Directive:
Return every one of the records below word for word, keeping each line unchanged and in its original order.

◇ ◇ ◇ ◇ ◇

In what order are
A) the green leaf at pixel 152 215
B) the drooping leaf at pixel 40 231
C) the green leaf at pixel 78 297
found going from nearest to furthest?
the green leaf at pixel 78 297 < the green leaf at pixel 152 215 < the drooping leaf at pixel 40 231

◇ ◇ ◇ ◇ ◇

Task response:
In what order are
A) the green leaf at pixel 152 215
B) the drooping leaf at pixel 40 231
C) the green leaf at pixel 78 297
found going from nearest to furthest?
the green leaf at pixel 78 297 < the green leaf at pixel 152 215 < the drooping leaf at pixel 40 231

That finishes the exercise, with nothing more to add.